Jumpin', I got this from your link, I thought it was quite fascinating:

"Considering that human activity released some 30 Gt CO2 into the atmosphere last year, human emissions are likely 100 (or more) times as large as volcanic emissions. Those who make claims about the Mt. Pinatubo explosion emitting more CO2 than all of human activity for all time, should be made aware that the estimated CO2 emissions from Mt. Pinatubo are 0.05 Gt CO2, about the amount released by human activity in half a day, not our entire history. In fact, in less than 3 days we outstrip the volcanic emissions for an entire year:


On average, humanity’s ceaseless emissions release an amount of CO2 comparable to the 0.01 gigaton of the 1980 Mount St. Helens paroxysm every 2.5 hours and the 0.05 gigaton of the 1991 Mount Pinatubo paroxysm every 12.5 hours. Every 2.7 days, they emit an amount comparable to the 0.26 gigaton preferred estimate for annual global volcanic CO2 emissions."



Silver-Tiger said:
Jumpin said:
It's scientifically proven that overpopulation and industrial civilization has been the leading cause of climate change on the planet.

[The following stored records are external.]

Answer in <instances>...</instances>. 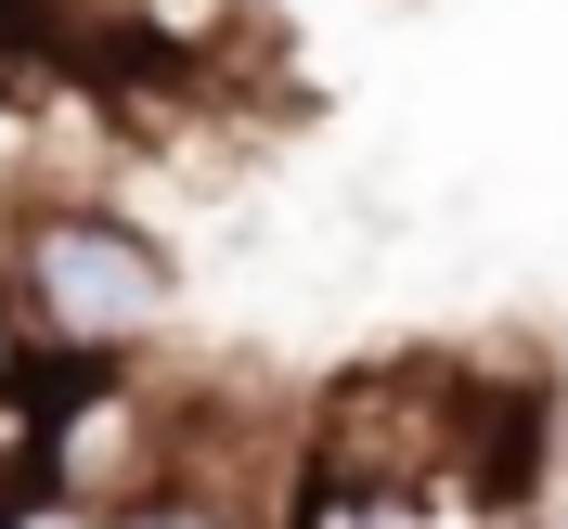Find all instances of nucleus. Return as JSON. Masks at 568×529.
Instances as JSON below:
<instances>
[{"mask_svg":"<svg viewBox=\"0 0 568 529\" xmlns=\"http://www.w3.org/2000/svg\"><path fill=\"white\" fill-rule=\"evenodd\" d=\"M0 311L27 323L39 362L104 375V362H142L169 336L181 272H169V246H155L116 194H65V207L0 220Z\"/></svg>","mask_w":568,"mask_h":529,"instance_id":"1","label":"nucleus"},{"mask_svg":"<svg viewBox=\"0 0 568 529\" xmlns=\"http://www.w3.org/2000/svg\"><path fill=\"white\" fill-rule=\"evenodd\" d=\"M0 529H104V517L65 503V491H39V478H0Z\"/></svg>","mask_w":568,"mask_h":529,"instance_id":"2","label":"nucleus"},{"mask_svg":"<svg viewBox=\"0 0 568 529\" xmlns=\"http://www.w3.org/2000/svg\"><path fill=\"white\" fill-rule=\"evenodd\" d=\"M104 529H246V517H220V503H130V517H104Z\"/></svg>","mask_w":568,"mask_h":529,"instance_id":"3","label":"nucleus"}]
</instances>
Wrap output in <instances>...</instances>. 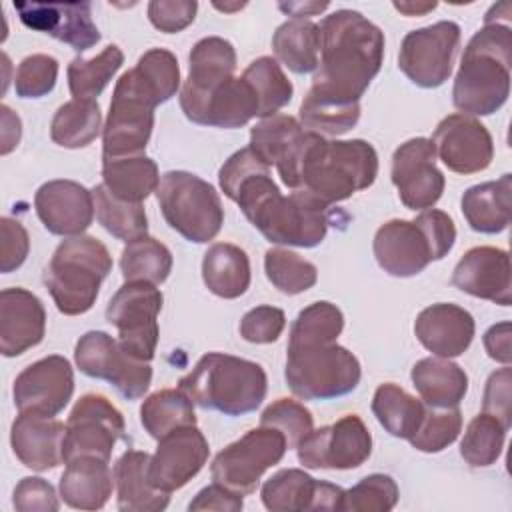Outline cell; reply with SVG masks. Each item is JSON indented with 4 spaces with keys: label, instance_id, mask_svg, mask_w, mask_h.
<instances>
[{
    "label": "cell",
    "instance_id": "cell-1",
    "mask_svg": "<svg viewBox=\"0 0 512 512\" xmlns=\"http://www.w3.org/2000/svg\"><path fill=\"white\" fill-rule=\"evenodd\" d=\"M384 60V32L356 10H336L320 24V62L312 78L314 92L360 102Z\"/></svg>",
    "mask_w": 512,
    "mask_h": 512
},
{
    "label": "cell",
    "instance_id": "cell-2",
    "mask_svg": "<svg viewBox=\"0 0 512 512\" xmlns=\"http://www.w3.org/2000/svg\"><path fill=\"white\" fill-rule=\"evenodd\" d=\"M512 30L498 20L484 22L464 48L454 78L452 102L462 114L490 116L510 94Z\"/></svg>",
    "mask_w": 512,
    "mask_h": 512
},
{
    "label": "cell",
    "instance_id": "cell-3",
    "mask_svg": "<svg viewBox=\"0 0 512 512\" xmlns=\"http://www.w3.org/2000/svg\"><path fill=\"white\" fill-rule=\"evenodd\" d=\"M378 176V154L366 140H324L312 134L298 164V190L326 206L366 190Z\"/></svg>",
    "mask_w": 512,
    "mask_h": 512
},
{
    "label": "cell",
    "instance_id": "cell-4",
    "mask_svg": "<svg viewBox=\"0 0 512 512\" xmlns=\"http://www.w3.org/2000/svg\"><path fill=\"white\" fill-rule=\"evenodd\" d=\"M178 388L204 410L226 416L254 412L266 398L268 378L258 362L222 352L204 354L178 382Z\"/></svg>",
    "mask_w": 512,
    "mask_h": 512
},
{
    "label": "cell",
    "instance_id": "cell-5",
    "mask_svg": "<svg viewBox=\"0 0 512 512\" xmlns=\"http://www.w3.org/2000/svg\"><path fill=\"white\" fill-rule=\"evenodd\" d=\"M112 272L108 248L94 236H70L58 244L46 270L44 284L64 316L88 312L100 292V284Z\"/></svg>",
    "mask_w": 512,
    "mask_h": 512
},
{
    "label": "cell",
    "instance_id": "cell-6",
    "mask_svg": "<svg viewBox=\"0 0 512 512\" xmlns=\"http://www.w3.org/2000/svg\"><path fill=\"white\" fill-rule=\"evenodd\" d=\"M156 200L164 220L182 238L194 244L214 240L224 224V208L216 188L186 170L162 174Z\"/></svg>",
    "mask_w": 512,
    "mask_h": 512
},
{
    "label": "cell",
    "instance_id": "cell-7",
    "mask_svg": "<svg viewBox=\"0 0 512 512\" xmlns=\"http://www.w3.org/2000/svg\"><path fill=\"white\" fill-rule=\"evenodd\" d=\"M360 362L344 346L314 344L288 348L284 378L302 400H332L346 396L360 384Z\"/></svg>",
    "mask_w": 512,
    "mask_h": 512
},
{
    "label": "cell",
    "instance_id": "cell-8",
    "mask_svg": "<svg viewBox=\"0 0 512 512\" xmlns=\"http://www.w3.org/2000/svg\"><path fill=\"white\" fill-rule=\"evenodd\" d=\"M158 104L160 100L136 68L124 72L114 86L110 112L102 130V160L144 154Z\"/></svg>",
    "mask_w": 512,
    "mask_h": 512
},
{
    "label": "cell",
    "instance_id": "cell-9",
    "mask_svg": "<svg viewBox=\"0 0 512 512\" xmlns=\"http://www.w3.org/2000/svg\"><path fill=\"white\" fill-rule=\"evenodd\" d=\"M248 220L272 244L314 248L326 236L328 206L306 190H294L288 196L278 190Z\"/></svg>",
    "mask_w": 512,
    "mask_h": 512
},
{
    "label": "cell",
    "instance_id": "cell-10",
    "mask_svg": "<svg viewBox=\"0 0 512 512\" xmlns=\"http://www.w3.org/2000/svg\"><path fill=\"white\" fill-rule=\"evenodd\" d=\"M286 450L288 442L280 430L272 426L248 430L214 456L212 480L230 492L248 496L256 490L262 474L284 458Z\"/></svg>",
    "mask_w": 512,
    "mask_h": 512
},
{
    "label": "cell",
    "instance_id": "cell-11",
    "mask_svg": "<svg viewBox=\"0 0 512 512\" xmlns=\"http://www.w3.org/2000/svg\"><path fill=\"white\" fill-rule=\"evenodd\" d=\"M162 292L150 282H124L106 306V320L118 330V344L136 360L150 362L158 344Z\"/></svg>",
    "mask_w": 512,
    "mask_h": 512
},
{
    "label": "cell",
    "instance_id": "cell-12",
    "mask_svg": "<svg viewBox=\"0 0 512 512\" xmlns=\"http://www.w3.org/2000/svg\"><path fill=\"white\" fill-rule=\"evenodd\" d=\"M74 362L82 374L110 382L126 400H138L152 382L148 362L122 350L118 340L102 330H90L76 342Z\"/></svg>",
    "mask_w": 512,
    "mask_h": 512
},
{
    "label": "cell",
    "instance_id": "cell-13",
    "mask_svg": "<svg viewBox=\"0 0 512 512\" xmlns=\"http://www.w3.org/2000/svg\"><path fill=\"white\" fill-rule=\"evenodd\" d=\"M458 46L460 26L452 20L412 30L400 44L398 68L416 86L438 88L452 74Z\"/></svg>",
    "mask_w": 512,
    "mask_h": 512
},
{
    "label": "cell",
    "instance_id": "cell-14",
    "mask_svg": "<svg viewBox=\"0 0 512 512\" xmlns=\"http://www.w3.org/2000/svg\"><path fill=\"white\" fill-rule=\"evenodd\" d=\"M122 412L100 394H84L72 408L62 444V458L68 464L80 456L110 460L118 440L124 438Z\"/></svg>",
    "mask_w": 512,
    "mask_h": 512
},
{
    "label": "cell",
    "instance_id": "cell-15",
    "mask_svg": "<svg viewBox=\"0 0 512 512\" xmlns=\"http://www.w3.org/2000/svg\"><path fill=\"white\" fill-rule=\"evenodd\" d=\"M298 462L304 468L352 470L372 454V434L356 414H346L330 426L312 430L296 446Z\"/></svg>",
    "mask_w": 512,
    "mask_h": 512
},
{
    "label": "cell",
    "instance_id": "cell-16",
    "mask_svg": "<svg viewBox=\"0 0 512 512\" xmlns=\"http://www.w3.org/2000/svg\"><path fill=\"white\" fill-rule=\"evenodd\" d=\"M392 184L400 202L408 210L432 208L446 186V178L436 164V150L428 138H412L392 154Z\"/></svg>",
    "mask_w": 512,
    "mask_h": 512
},
{
    "label": "cell",
    "instance_id": "cell-17",
    "mask_svg": "<svg viewBox=\"0 0 512 512\" xmlns=\"http://www.w3.org/2000/svg\"><path fill=\"white\" fill-rule=\"evenodd\" d=\"M74 394V372L64 356L52 354L26 366L14 380L12 396L18 412L54 418Z\"/></svg>",
    "mask_w": 512,
    "mask_h": 512
},
{
    "label": "cell",
    "instance_id": "cell-18",
    "mask_svg": "<svg viewBox=\"0 0 512 512\" xmlns=\"http://www.w3.org/2000/svg\"><path fill=\"white\" fill-rule=\"evenodd\" d=\"M432 144L444 166L456 174L486 170L494 158L488 128L468 114H448L434 130Z\"/></svg>",
    "mask_w": 512,
    "mask_h": 512
},
{
    "label": "cell",
    "instance_id": "cell-19",
    "mask_svg": "<svg viewBox=\"0 0 512 512\" xmlns=\"http://www.w3.org/2000/svg\"><path fill=\"white\" fill-rule=\"evenodd\" d=\"M14 10L26 28L48 34L76 52L100 42L90 2H14Z\"/></svg>",
    "mask_w": 512,
    "mask_h": 512
},
{
    "label": "cell",
    "instance_id": "cell-20",
    "mask_svg": "<svg viewBox=\"0 0 512 512\" xmlns=\"http://www.w3.org/2000/svg\"><path fill=\"white\" fill-rule=\"evenodd\" d=\"M208 454V440L196 424L172 430L158 440L150 458L148 476L152 486L168 494L186 486L204 468Z\"/></svg>",
    "mask_w": 512,
    "mask_h": 512
},
{
    "label": "cell",
    "instance_id": "cell-21",
    "mask_svg": "<svg viewBox=\"0 0 512 512\" xmlns=\"http://www.w3.org/2000/svg\"><path fill=\"white\" fill-rule=\"evenodd\" d=\"M312 134L294 116L274 114L250 130V148L266 166H276L288 188L298 190V164Z\"/></svg>",
    "mask_w": 512,
    "mask_h": 512
},
{
    "label": "cell",
    "instance_id": "cell-22",
    "mask_svg": "<svg viewBox=\"0 0 512 512\" xmlns=\"http://www.w3.org/2000/svg\"><path fill=\"white\" fill-rule=\"evenodd\" d=\"M188 62L190 70L180 92V108L184 116L192 120L200 110L202 102L220 84L234 76L236 50L228 40L220 36H208L194 44Z\"/></svg>",
    "mask_w": 512,
    "mask_h": 512
},
{
    "label": "cell",
    "instance_id": "cell-23",
    "mask_svg": "<svg viewBox=\"0 0 512 512\" xmlns=\"http://www.w3.org/2000/svg\"><path fill=\"white\" fill-rule=\"evenodd\" d=\"M374 258L378 266L396 278L420 274L434 258L432 244L416 220H388L374 234Z\"/></svg>",
    "mask_w": 512,
    "mask_h": 512
},
{
    "label": "cell",
    "instance_id": "cell-24",
    "mask_svg": "<svg viewBox=\"0 0 512 512\" xmlns=\"http://www.w3.org/2000/svg\"><path fill=\"white\" fill-rule=\"evenodd\" d=\"M34 208L50 234L80 236L94 218L92 190L74 180L44 182L34 194Z\"/></svg>",
    "mask_w": 512,
    "mask_h": 512
},
{
    "label": "cell",
    "instance_id": "cell-25",
    "mask_svg": "<svg viewBox=\"0 0 512 512\" xmlns=\"http://www.w3.org/2000/svg\"><path fill=\"white\" fill-rule=\"evenodd\" d=\"M510 274V256L506 250L494 246H476L458 260L452 272V284L474 298L510 306Z\"/></svg>",
    "mask_w": 512,
    "mask_h": 512
},
{
    "label": "cell",
    "instance_id": "cell-26",
    "mask_svg": "<svg viewBox=\"0 0 512 512\" xmlns=\"http://www.w3.org/2000/svg\"><path fill=\"white\" fill-rule=\"evenodd\" d=\"M46 332L42 300L26 288L0 292V352L6 358L20 356L38 346Z\"/></svg>",
    "mask_w": 512,
    "mask_h": 512
},
{
    "label": "cell",
    "instance_id": "cell-27",
    "mask_svg": "<svg viewBox=\"0 0 512 512\" xmlns=\"http://www.w3.org/2000/svg\"><path fill=\"white\" fill-rule=\"evenodd\" d=\"M474 332L476 324L472 314L448 302L424 308L414 322V334L420 344L440 358L464 354L472 344Z\"/></svg>",
    "mask_w": 512,
    "mask_h": 512
},
{
    "label": "cell",
    "instance_id": "cell-28",
    "mask_svg": "<svg viewBox=\"0 0 512 512\" xmlns=\"http://www.w3.org/2000/svg\"><path fill=\"white\" fill-rule=\"evenodd\" d=\"M64 434L66 426L62 422L40 414L20 412L10 430L12 452L30 470H52L64 462Z\"/></svg>",
    "mask_w": 512,
    "mask_h": 512
},
{
    "label": "cell",
    "instance_id": "cell-29",
    "mask_svg": "<svg viewBox=\"0 0 512 512\" xmlns=\"http://www.w3.org/2000/svg\"><path fill=\"white\" fill-rule=\"evenodd\" d=\"M218 182L222 192L240 206L248 218L264 200L280 188L272 180L270 166H266L250 146L234 152L220 168Z\"/></svg>",
    "mask_w": 512,
    "mask_h": 512
},
{
    "label": "cell",
    "instance_id": "cell-30",
    "mask_svg": "<svg viewBox=\"0 0 512 512\" xmlns=\"http://www.w3.org/2000/svg\"><path fill=\"white\" fill-rule=\"evenodd\" d=\"M110 460L96 456H80L66 464L60 478L62 500L76 510H100L112 496L114 470Z\"/></svg>",
    "mask_w": 512,
    "mask_h": 512
},
{
    "label": "cell",
    "instance_id": "cell-31",
    "mask_svg": "<svg viewBox=\"0 0 512 512\" xmlns=\"http://www.w3.org/2000/svg\"><path fill=\"white\" fill-rule=\"evenodd\" d=\"M150 454L126 450L114 464L118 508L124 512H160L168 506L170 494L152 486L148 476Z\"/></svg>",
    "mask_w": 512,
    "mask_h": 512
},
{
    "label": "cell",
    "instance_id": "cell-32",
    "mask_svg": "<svg viewBox=\"0 0 512 512\" xmlns=\"http://www.w3.org/2000/svg\"><path fill=\"white\" fill-rule=\"evenodd\" d=\"M462 216L468 226L480 234H500L508 228L512 216V176L470 186L460 200Z\"/></svg>",
    "mask_w": 512,
    "mask_h": 512
},
{
    "label": "cell",
    "instance_id": "cell-33",
    "mask_svg": "<svg viewBox=\"0 0 512 512\" xmlns=\"http://www.w3.org/2000/svg\"><path fill=\"white\" fill-rule=\"evenodd\" d=\"M412 384L428 408H456L468 392V374L448 358H422L412 366Z\"/></svg>",
    "mask_w": 512,
    "mask_h": 512
},
{
    "label": "cell",
    "instance_id": "cell-34",
    "mask_svg": "<svg viewBox=\"0 0 512 512\" xmlns=\"http://www.w3.org/2000/svg\"><path fill=\"white\" fill-rule=\"evenodd\" d=\"M248 254L230 242L212 244L202 258V280L206 288L226 300L242 296L250 286Z\"/></svg>",
    "mask_w": 512,
    "mask_h": 512
},
{
    "label": "cell",
    "instance_id": "cell-35",
    "mask_svg": "<svg viewBox=\"0 0 512 512\" xmlns=\"http://www.w3.org/2000/svg\"><path fill=\"white\" fill-rule=\"evenodd\" d=\"M102 184L120 200L142 202L160 184L158 166L152 158L124 156L102 160Z\"/></svg>",
    "mask_w": 512,
    "mask_h": 512
},
{
    "label": "cell",
    "instance_id": "cell-36",
    "mask_svg": "<svg viewBox=\"0 0 512 512\" xmlns=\"http://www.w3.org/2000/svg\"><path fill=\"white\" fill-rule=\"evenodd\" d=\"M276 58L296 74L316 72L320 62V26L310 20H286L272 36Z\"/></svg>",
    "mask_w": 512,
    "mask_h": 512
},
{
    "label": "cell",
    "instance_id": "cell-37",
    "mask_svg": "<svg viewBox=\"0 0 512 512\" xmlns=\"http://www.w3.org/2000/svg\"><path fill=\"white\" fill-rule=\"evenodd\" d=\"M372 412L388 434L410 440L426 414V406L398 384L386 382L374 392Z\"/></svg>",
    "mask_w": 512,
    "mask_h": 512
},
{
    "label": "cell",
    "instance_id": "cell-38",
    "mask_svg": "<svg viewBox=\"0 0 512 512\" xmlns=\"http://www.w3.org/2000/svg\"><path fill=\"white\" fill-rule=\"evenodd\" d=\"M320 480L300 468H284L272 474L262 490V504L270 512H304L316 510Z\"/></svg>",
    "mask_w": 512,
    "mask_h": 512
},
{
    "label": "cell",
    "instance_id": "cell-39",
    "mask_svg": "<svg viewBox=\"0 0 512 512\" xmlns=\"http://www.w3.org/2000/svg\"><path fill=\"white\" fill-rule=\"evenodd\" d=\"M102 128V112L96 100L72 98L62 104L50 124V138L62 148H84L92 144Z\"/></svg>",
    "mask_w": 512,
    "mask_h": 512
},
{
    "label": "cell",
    "instance_id": "cell-40",
    "mask_svg": "<svg viewBox=\"0 0 512 512\" xmlns=\"http://www.w3.org/2000/svg\"><path fill=\"white\" fill-rule=\"evenodd\" d=\"M140 422L154 440H160L172 430L196 424L194 402L180 388L158 390L142 402Z\"/></svg>",
    "mask_w": 512,
    "mask_h": 512
},
{
    "label": "cell",
    "instance_id": "cell-41",
    "mask_svg": "<svg viewBox=\"0 0 512 512\" xmlns=\"http://www.w3.org/2000/svg\"><path fill=\"white\" fill-rule=\"evenodd\" d=\"M94 212L100 226L122 242H132L148 234V220L142 202H126L116 198L104 184L92 190Z\"/></svg>",
    "mask_w": 512,
    "mask_h": 512
},
{
    "label": "cell",
    "instance_id": "cell-42",
    "mask_svg": "<svg viewBox=\"0 0 512 512\" xmlns=\"http://www.w3.org/2000/svg\"><path fill=\"white\" fill-rule=\"evenodd\" d=\"M360 120V102L348 104L314 90H308L300 104V124L304 130L320 136H340Z\"/></svg>",
    "mask_w": 512,
    "mask_h": 512
},
{
    "label": "cell",
    "instance_id": "cell-43",
    "mask_svg": "<svg viewBox=\"0 0 512 512\" xmlns=\"http://www.w3.org/2000/svg\"><path fill=\"white\" fill-rule=\"evenodd\" d=\"M172 252L166 244L152 236H144L126 244L120 256V270L126 282L162 284L172 272Z\"/></svg>",
    "mask_w": 512,
    "mask_h": 512
},
{
    "label": "cell",
    "instance_id": "cell-44",
    "mask_svg": "<svg viewBox=\"0 0 512 512\" xmlns=\"http://www.w3.org/2000/svg\"><path fill=\"white\" fill-rule=\"evenodd\" d=\"M124 64V54L116 44L106 46L94 58L76 56L68 64V88L74 98L94 100Z\"/></svg>",
    "mask_w": 512,
    "mask_h": 512
},
{
    "label": "cell",
    "instance_id": "cell-45",
    "mask_svg": "<svg viewBox=\"0 0 512 512\" xmlns=\"http://www.w3.org/2000/svg\"><path fill=\"white\" fill-rule=\"evenodd\" d=\"M344 314L342 310L326 300L314 302L298 312L290 328L288 348L330 344L342 334Z\"/></svg>",
    "mask_w": 512,
    "mask_h": 512
},
{
    "label": "cell",
    "instance_id": "cell-46",
    "mask_svg": "<svg viewBox=\"0 0 512 512\" xmlns=\"http://www.w3.org/2000/svg\"><path fill=\"white\" fill-rule=\"evenodd\" d=\"M242 76L250 82L258 96L260 118L274 116L292 100L294 86L284 74L282 66L272 56H260L252 60Z\"/></svg>",
    "mask_w": 512,
    "mask_h": 512
},
{
    "label": "cell",
    "instance_id": "cell-47",
    "mask_svg": "<svg viewBox=\"0 0 512 512\" xmlns=\"http://www.w3.org/2000/svg\"><path fill=\"white\" fill-rule=\"evenodd\" d=\"M508 426L488 414L480 412L474 416L464 432V438L460 442V456L474 468H486L492 466L504 448Z\"/></svg>",
    "mask_w": 512,
    "mask_h": 512
},
{
    "label": "cell",
    "instance_id": "cell-48",
    "mask_svg": "<svg viewBox=\"0 0 512 512\" xmlns=\"http://www.w3.org/2000/svg\"><path fill=\"white\" fill-rule=\"evenodd\" d=\"M266 278L282 294L296 296L312 288L318 280L316 266L300 254L286 248H270L264 254Z\"/></svg>",
    "mask_w": 512,
    "mask_h": 512
},
{
    "label": "cell",
    "instance_id": "cell-49",
    "mask_svg": "<svg viewBox=\"0 0 512 512\" xmlns=\"http://www.w3.org/2000/svg\"><path fill=\"white\" fill-rule=\"evenodd\" d=\"M462 430V412L456 408H426L418 430L408 440L416 450L436 454L448 448Z\"/></svg>",
    "mask_w": 512,
    "mask_h": 512
},
{
    "label": "cell",
    "instance_id": "cell-50",
    "mask_svg": "<svg viewBox=\"0 0 512 512\" xmlns=\"http://www.w3.org/2000/svg\"><path fill=\"white\" fill-rule=\"evenodd\" d=\"M398 486L388 474H370L350 490H344L346 512H388L398 502Z\"/></svg>",
    "mask_w": 512,
    "mask_h": 512
},
{
    "label": "cell",
    "instance_id": "cell-51",
    "mask_svg": "<svg viewBox=\"0 0 512 512\" xmlns=\"http://www.w3.org/2000/svg\"><path fill=\"white\" fill-rule=\"evenodd\" d=\"M136 72L152 88L156 98L168 102L180 88V66L176 56L166 48H150L136 62Z\"/></svg>",
    "mask_w": 512,
    "mask_h": 512
},
{
    "label": "cell",
    "instance_id": "cell-52",
    "mask_svg": "<svg viewBox=\"0 0 512 512\" xmlns=\"http://www.w3.org/2000/svg\"><path fill=\"white\" fill-rule=\"evenodd\" d=\"M260 426L280 430L288 442V448H296L314 430V418L304 404L292 398H278L262 412Z\"/></svg>",
    "mask_w": 512,
    "mask_h": 512
},
{
    "label": "cell",
    "instance_id": "cell-53",
    "mask_svg": "<svg viewBox=\"0 0 512 512\" xmlns=\"http://www.w3.org/2000/svg\"><path fill=\"white\" fill-rule=\"evenodd\" d=\"M58 78V60L48 54L26 56L14 76V90L20 98H42L52 92Z\"/></svg>",
    "mask_w": 512,
    "mask_h": 512
},
{
    "label": "cell",
    "instance_id": "cell-54",
    "mask_svg": "<svg viewBox=\"0 0 512 512\" xmlns=\"http://www.w3.org/2000/svg\"><path fill=\"white\" fill-rule=\"evenodd\" d=\"M286 326V316L276 306H256L240 320V336L252 344L276 342Z\"/></svg>",
    "mask_w": 512,
    "mask_h": 512
},
{
    "label": "cell",
    "instance_id": "cell-55",
    "mask_svg": "<svg viewBox=\"0 0 512 512\" xmlns=\"http://www.w3.org/2000/svg\"><path fill=\"white\" fill-rule=\"evenodd\" d=\"M198 2L194 0H152L148 4V20L166 34H176L188 28L196 18Z\"/></svg>",
    "mask_w": 512,
    "mask_h": 512
},
{
    "label": "cell",
    "instance_id": "cell-56",
    "mask_svg": "<svg viewBox=\"0 0 512 512\" xmlns=\"http://www.w3.org/2000/svg\"><path fill=\"white\" fill-rule=\"evenodd\" d=\"M12 504L18 512H56L60 508L54 486L38 476H26L16 484Z\"/></svg>",
    "mask_w": 512,
    "mask_h": 512
},
{
    "label": "cell",
    "instance_id": "cell-57",
    "mask_svg": "<svg viewBox=\"0 0 512 512\" xmlns=\"http://www.w3.org/2000/svg\"><path fill=\"white\" fill-rule=\"evenodd\" d=\"M30 238L26 228L14 218H0V270L4 274L20 268L28 256Z\"/></svg>",
    "mask_w": 512,
    "mask_h": 512
},
{
    "label": "cell",
    "instance_id": "cell-58",
    "mask_svg": "<svg viewBox=\"0 0 512 512\" xmlns=\"http://www.w3.org/2000/svg\"><path fill=\"white\" fill-rule=\"evenodd\" d=\"M414 220L426 232V236L432 244V250H434V258L442 260L452 250L454 240H456V226H454L452 218L442 210L430 208V210L420 212Z\"/></svg>",
    "mask_w": 512,
    "mask_h": 512
},
{
    "label": "cell",
    "instance_id": "cell-59",
    "mask_svg": "<svg viewBox=\"0 0 512 512\" xmlns=\"http://www.w3.org/2000/svg\"><path fill=\"white\" fill-rule=\"evenodd\" d=\"M510 368L504 366L498 372H492L486 388H484V402L482 412H488L500 418L510 428Z\"/></svg>",
    "mask_w": 512,
    "mask_h": 512
},
{
    "label": "cell",
    "instance_id": "cell-60",
    "mask_svg": "<svg viewBox=\"0 0 512 512\" xmlns=\"http://www.w3.org/2000/svg\"><path fill=\"white\" fill-rule=\"evenodd\" d=\"M244 502L242 496L236 492H230L228 488L220 484H210L202 488L196 498L190 502L188 510H224V512H238L242 510Z\"/></svg>",
    "mask_w": 512,
    "mask_h": 512
},
{
    "label": "cell",
    "instance_id": "cell-61",
    "mask_svg": "<svg viewBox=\"0 0 512 512\" xmlns=\"http://www.w3.org/2000/svg\"><path fill=\"white\" fill-rule=\"evenodd\" d=\"M510 330H512L510 322H500V324L490 326L484 334V348H486L488 356L504 366H508L512 362Z\"/></svg>",
    "mask_w": 512,
    "mask_h": 512
},
{
    "label": "cell",
    "instance_id": "cell-62",
    "mask_svg": "<svg viewBox=\"0 0 512 512\" xmlns=\"http://www.w3.org/2000/svg\"><path fill=\"white\" fill-rule=\"evenodd\" d=\"M0 114H2V154L12 152L18 142H20V134H22V124L18 114H14L6 104L0 106Z\"/></svg>",
    "mask_w": 512,
    "mask_h": 512
},
{
    "label": "cell",
    "instance_id": "cell-63",
    "mask_svg": "<svg viewBox=\"0 0 512 512\" xmlns=\"http://www.w3.org/2000/svg\"><path fill=\"white\" fill-rule=\"evenodd\" d=\"M328 8V2H288V4H280V10L298 18V20H304L306 16H314L322 10Z\"/></svg>",
    "mask_w": 512,
    "mask_h": 512
},
{
    "label": "cell",
    "instance_id": "cell-64",
    "mask_svg": "<svg viewBox=\"0 0 512 512\" xmlns=\"http://www.w3.org/2000/svg\"><path fill=\"white\" fill-rule=\"evenodd\" d=\"M394 8L406 16H422L430 10L436 8V2H426V4H414V2H394Z\"/></svg>",
    "mask_w": 512,
    "mask_h": 512
}]
</instances>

Currently, global warming is now progressing faster than even the worst case scenario predictions from scientists. Not to mention all of the desertification that has been occurring.

This just shows how stupid many people on this website are, only 50% agreed with fact, an additional 14% thought it was probably, and 36% of you are just flat out wrong on a question whose answer should be very obvious by now.

Pretty much this. It's embarassing and disgusting that some people still hear to crtics. Coincidentally, it's mostly Christian people who think humans have the "god-given" right the destroy the environment.


Oh, come on. The climate "science"is more a religion, with Michael Mann "hide the decline" and Al Gore as prophets, than as a science. It's funny that you criticize Christians when this is like an organized religion. Don't listen to critics, you have to believe what those politicians say, it's a matter of faith.



Silver-Tiger said:
Jumpin said:
It's scientifically proven that overpopulation and industrial civilization has been the leading cause of climate change on the planet. Currently, global warming is now progressing faster than even the worst case scenario predictions from scientists. Not to mention all of the desertification that has been occurring.

This just shows how stupid many people on this website are, only 50% agreed with fact, an additional 14% thought it was probably, and 36% of you are just flat out wrong on a question whose answer should be very obvious by now.

Pretty much this. It's embarassing and disgusting that some people still hear to crtics. Coincidentally, it's mostly Christian people who think humans have the "god-given" right the destroy the environment.

Heh, I happen to be a fairly extreme Christian =P

There is a difference between Christians (those who understand the religion, and its highly liberal foundation), and fans of Christianity (those who treat Christianity the same way they do a football team, simply as a fan).



I describe myself as a little dose of toxic masculinity.